The Court then went on to analyze the remaining factors of the Continental test, but noted that they largely “duplicate”, “replicate”, or “support” the first factor. Philadelphia Newspapers, 2012 WL 3038578, at *4-5. Thus, the Third Circuit conflated its equitable mootness test to a single rule: “a court should only apply the equitable mootness doctrine if doing so will ‘unscramble complex bankruptcy reorganizations when the appealing party should have acted before the plan became extremely difficult to retract.’” Id. at *5 (quoting Nordhof Invs. v. Zenith Elecs. Corp., 258 F.3d 180, 185 (3d Cir. 2001)). Upon review, the Third Circuit held that this strict standard was not satisfied.

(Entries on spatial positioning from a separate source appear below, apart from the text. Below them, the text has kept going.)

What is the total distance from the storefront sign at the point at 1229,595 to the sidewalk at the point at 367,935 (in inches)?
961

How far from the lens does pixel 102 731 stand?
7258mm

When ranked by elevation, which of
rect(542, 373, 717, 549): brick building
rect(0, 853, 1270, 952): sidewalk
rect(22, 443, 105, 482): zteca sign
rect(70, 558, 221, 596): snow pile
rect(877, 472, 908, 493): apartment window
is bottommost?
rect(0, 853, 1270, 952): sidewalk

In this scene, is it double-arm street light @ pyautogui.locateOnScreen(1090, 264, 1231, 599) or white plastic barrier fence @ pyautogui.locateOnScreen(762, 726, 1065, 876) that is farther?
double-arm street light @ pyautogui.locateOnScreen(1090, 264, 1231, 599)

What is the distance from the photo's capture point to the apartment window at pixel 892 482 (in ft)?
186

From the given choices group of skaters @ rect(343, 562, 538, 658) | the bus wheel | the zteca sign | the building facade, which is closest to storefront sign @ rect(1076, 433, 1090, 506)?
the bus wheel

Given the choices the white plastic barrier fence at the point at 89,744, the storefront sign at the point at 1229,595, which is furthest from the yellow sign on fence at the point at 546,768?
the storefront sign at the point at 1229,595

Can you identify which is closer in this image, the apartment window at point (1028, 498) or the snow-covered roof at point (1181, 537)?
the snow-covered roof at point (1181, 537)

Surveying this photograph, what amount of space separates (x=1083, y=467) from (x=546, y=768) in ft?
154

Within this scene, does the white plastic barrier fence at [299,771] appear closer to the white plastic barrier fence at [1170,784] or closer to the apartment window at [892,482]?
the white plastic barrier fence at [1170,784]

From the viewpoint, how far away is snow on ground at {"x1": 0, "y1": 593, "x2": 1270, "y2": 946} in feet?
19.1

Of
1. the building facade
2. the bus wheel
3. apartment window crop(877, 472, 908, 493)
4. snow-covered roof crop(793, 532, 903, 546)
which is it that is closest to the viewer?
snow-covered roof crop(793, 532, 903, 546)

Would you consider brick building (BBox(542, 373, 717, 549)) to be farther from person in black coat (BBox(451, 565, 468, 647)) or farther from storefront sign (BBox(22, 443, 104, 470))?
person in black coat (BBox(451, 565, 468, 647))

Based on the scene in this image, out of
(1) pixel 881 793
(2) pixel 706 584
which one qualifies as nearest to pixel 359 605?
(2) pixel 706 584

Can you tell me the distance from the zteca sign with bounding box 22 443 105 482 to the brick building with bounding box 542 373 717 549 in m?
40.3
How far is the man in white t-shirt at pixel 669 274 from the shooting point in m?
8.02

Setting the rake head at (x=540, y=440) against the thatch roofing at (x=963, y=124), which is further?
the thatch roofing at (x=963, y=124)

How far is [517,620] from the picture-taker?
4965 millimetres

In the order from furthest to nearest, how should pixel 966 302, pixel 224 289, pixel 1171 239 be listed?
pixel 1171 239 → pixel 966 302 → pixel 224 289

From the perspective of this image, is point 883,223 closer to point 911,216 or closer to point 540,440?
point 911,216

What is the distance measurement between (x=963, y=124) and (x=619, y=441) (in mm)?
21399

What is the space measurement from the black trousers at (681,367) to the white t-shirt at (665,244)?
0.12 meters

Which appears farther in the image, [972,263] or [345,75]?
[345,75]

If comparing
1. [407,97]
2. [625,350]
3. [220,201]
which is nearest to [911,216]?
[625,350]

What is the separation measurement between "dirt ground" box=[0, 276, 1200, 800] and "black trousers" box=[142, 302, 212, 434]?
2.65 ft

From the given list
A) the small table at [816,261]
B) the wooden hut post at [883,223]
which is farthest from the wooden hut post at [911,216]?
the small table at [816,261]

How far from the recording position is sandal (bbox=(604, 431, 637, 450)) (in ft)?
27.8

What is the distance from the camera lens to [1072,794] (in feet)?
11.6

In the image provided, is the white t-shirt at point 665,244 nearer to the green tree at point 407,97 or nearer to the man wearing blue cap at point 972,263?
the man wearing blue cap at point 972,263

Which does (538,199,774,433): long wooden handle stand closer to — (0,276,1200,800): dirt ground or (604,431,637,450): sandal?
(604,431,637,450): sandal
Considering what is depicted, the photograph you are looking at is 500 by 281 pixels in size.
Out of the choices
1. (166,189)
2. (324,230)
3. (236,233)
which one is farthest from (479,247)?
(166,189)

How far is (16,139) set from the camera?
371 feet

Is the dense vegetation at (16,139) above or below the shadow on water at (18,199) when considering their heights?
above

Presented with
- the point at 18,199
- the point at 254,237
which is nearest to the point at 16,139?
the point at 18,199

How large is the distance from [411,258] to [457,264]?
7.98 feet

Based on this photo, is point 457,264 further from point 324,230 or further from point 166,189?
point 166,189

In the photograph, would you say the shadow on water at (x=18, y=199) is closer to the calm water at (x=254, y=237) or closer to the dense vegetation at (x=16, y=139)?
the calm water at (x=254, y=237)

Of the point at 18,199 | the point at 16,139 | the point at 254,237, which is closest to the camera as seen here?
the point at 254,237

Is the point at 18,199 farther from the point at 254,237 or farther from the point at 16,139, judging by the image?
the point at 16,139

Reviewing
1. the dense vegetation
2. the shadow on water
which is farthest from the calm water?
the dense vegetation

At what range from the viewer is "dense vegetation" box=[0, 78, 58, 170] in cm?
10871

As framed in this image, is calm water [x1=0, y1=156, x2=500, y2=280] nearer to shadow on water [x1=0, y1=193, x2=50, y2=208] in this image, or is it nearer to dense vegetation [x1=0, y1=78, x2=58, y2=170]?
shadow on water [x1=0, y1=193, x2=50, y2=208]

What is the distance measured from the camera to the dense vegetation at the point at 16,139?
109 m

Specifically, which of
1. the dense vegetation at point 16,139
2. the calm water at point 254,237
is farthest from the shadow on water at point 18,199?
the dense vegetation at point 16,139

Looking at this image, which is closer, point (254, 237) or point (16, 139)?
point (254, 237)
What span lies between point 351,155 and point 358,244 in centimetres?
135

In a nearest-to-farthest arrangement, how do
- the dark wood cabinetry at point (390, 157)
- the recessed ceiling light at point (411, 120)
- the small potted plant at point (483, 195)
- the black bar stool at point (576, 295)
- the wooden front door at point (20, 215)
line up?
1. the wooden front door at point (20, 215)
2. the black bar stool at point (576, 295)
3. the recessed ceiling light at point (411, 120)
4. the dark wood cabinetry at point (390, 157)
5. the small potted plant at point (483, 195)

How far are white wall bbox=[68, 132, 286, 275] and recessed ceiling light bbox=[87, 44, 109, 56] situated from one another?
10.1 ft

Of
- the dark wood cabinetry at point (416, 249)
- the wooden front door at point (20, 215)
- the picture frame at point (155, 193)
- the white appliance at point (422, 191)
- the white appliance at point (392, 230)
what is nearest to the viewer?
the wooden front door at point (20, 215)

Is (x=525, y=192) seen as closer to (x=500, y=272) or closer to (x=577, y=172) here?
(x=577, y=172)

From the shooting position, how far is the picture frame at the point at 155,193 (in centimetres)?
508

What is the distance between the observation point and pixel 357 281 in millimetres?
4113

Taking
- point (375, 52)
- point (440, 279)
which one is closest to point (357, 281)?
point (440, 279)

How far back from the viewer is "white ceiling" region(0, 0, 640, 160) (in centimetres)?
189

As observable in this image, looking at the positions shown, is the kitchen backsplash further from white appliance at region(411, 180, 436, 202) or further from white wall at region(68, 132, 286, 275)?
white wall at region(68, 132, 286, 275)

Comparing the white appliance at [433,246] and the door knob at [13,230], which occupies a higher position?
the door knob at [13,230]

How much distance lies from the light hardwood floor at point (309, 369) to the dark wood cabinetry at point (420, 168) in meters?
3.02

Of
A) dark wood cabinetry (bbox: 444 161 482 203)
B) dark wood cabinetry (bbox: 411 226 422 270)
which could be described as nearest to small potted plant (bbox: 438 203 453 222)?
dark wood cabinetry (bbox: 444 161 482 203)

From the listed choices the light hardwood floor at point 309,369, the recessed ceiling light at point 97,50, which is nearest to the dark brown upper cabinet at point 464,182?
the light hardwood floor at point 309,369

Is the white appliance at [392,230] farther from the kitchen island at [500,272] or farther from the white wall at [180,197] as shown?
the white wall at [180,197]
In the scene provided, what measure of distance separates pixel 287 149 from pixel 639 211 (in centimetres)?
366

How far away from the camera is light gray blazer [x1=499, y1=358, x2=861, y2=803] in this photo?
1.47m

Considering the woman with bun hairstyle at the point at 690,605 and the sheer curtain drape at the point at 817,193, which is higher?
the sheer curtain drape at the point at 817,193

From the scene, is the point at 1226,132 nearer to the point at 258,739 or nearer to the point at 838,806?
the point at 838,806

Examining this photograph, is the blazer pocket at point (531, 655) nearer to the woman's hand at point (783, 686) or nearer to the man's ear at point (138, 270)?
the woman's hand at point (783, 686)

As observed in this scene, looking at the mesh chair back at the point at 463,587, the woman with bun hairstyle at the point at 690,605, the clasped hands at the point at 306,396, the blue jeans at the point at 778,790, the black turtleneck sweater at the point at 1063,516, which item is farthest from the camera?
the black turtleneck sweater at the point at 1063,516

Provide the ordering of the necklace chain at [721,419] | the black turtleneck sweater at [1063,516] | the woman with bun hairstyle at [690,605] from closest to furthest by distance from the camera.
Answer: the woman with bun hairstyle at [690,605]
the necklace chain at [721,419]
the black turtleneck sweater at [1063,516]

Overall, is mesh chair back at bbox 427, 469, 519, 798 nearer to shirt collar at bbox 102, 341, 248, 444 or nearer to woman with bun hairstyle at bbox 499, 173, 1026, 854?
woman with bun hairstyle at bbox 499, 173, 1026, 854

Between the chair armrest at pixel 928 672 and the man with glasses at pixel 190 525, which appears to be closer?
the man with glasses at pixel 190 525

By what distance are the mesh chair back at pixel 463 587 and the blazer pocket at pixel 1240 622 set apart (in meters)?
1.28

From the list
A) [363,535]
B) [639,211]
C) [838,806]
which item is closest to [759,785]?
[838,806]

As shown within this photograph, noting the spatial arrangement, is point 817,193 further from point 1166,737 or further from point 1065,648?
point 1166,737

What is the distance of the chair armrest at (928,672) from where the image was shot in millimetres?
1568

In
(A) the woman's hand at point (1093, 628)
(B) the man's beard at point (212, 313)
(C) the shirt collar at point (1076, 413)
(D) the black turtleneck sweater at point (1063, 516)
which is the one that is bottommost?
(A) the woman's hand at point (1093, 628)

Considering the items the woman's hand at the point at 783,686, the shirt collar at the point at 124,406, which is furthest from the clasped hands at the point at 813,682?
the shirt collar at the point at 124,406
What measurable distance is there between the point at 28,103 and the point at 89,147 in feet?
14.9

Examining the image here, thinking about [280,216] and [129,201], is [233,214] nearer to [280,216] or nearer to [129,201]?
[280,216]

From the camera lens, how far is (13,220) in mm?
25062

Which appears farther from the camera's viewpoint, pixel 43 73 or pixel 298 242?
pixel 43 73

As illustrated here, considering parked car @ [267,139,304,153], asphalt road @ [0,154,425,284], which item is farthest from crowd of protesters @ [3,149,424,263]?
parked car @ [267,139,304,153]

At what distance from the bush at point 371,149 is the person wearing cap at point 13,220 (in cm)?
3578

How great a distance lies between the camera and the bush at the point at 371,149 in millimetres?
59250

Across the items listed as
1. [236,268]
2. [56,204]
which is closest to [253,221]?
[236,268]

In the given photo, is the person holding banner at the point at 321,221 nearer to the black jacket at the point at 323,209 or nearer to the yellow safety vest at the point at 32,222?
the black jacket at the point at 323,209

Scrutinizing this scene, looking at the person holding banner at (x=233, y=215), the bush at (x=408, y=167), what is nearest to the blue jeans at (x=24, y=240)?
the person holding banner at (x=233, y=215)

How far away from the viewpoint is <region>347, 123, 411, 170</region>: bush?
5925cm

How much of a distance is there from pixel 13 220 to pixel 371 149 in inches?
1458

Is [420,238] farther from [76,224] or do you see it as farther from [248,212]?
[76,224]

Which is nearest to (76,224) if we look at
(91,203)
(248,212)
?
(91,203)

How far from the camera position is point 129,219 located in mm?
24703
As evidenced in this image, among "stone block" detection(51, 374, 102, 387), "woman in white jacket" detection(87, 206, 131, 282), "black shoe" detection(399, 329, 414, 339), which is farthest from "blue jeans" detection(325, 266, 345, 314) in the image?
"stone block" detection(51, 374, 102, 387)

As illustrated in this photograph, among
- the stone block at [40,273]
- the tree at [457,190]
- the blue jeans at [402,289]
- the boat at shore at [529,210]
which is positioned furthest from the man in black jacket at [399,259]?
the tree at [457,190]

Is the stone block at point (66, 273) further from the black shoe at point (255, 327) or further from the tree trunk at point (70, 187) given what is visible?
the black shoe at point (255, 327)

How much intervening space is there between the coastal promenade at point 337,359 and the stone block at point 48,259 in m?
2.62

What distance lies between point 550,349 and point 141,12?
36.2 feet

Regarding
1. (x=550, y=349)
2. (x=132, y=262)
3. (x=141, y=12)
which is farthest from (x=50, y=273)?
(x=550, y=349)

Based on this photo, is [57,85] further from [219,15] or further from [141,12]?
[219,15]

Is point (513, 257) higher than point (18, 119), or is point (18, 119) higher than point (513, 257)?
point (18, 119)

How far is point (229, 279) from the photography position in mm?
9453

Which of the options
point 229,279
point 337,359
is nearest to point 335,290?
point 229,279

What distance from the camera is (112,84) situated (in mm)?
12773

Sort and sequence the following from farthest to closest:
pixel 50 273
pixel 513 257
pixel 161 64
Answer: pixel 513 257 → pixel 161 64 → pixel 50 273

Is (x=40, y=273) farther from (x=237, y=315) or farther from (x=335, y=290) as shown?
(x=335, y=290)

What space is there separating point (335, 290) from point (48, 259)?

Despite electing to hear the appellants’ appeal, the Third Circuit ultimately agreed with the bankruptcy court and district court that the appellants were not entitled to an administrative expense because the act of referencing and posting a link to an article on the internet did not constitute a republication of the allegedly defamatory articles that would give rise to a new claim for defamation under Pennsylvania state law.
With the Philadelphia Newspapers decision, the Third Circuit reemphasizes that equitable mootness should be handled with care. When Justice Alito served on the Third Circuit, he cautioned that the doctrine of equitable mootness places far too much power in the hands of appellate judges, and this judicial reticence influenced the Philadelphia Newspapers court. Indeed, despite reviewing equitable mootness decisions for abuse of discretion, the Third Circuit has now overturned such decisions on at least two occasions.
In Philadelphia Newspapers, the district court’s opinion was clearly deficient and subject to reversal. However, in an attempt to restrain the doctrine of equitable mootness, the Third Circuit appears to have muddied the waters. As admitted in the Philadelphia Newspapers decision, the Third Circuit’s expansion of the first Continental factor is redundant of the fourth, and all of the factors effectively ask the same question.
Perhaps the Third Circuit will eventually abandon the Continental test entirely and proceed with the more simplistic rule espoused by the Philadelphia Newspapers court, which, in sum, instructs courts to refrain from finding an appeal equitably moot unless it would substantially undermine a debtor’s plan. Under this standard, an appeal is not equitably moot if any form of intermediate relief can be crafted or if the relief sought on appeal is only tangentially related to the plan. Under any recitation of the standard, however, parties should remain wary when consummating transactions under a chapter 11 plan in reliance on this doctrine.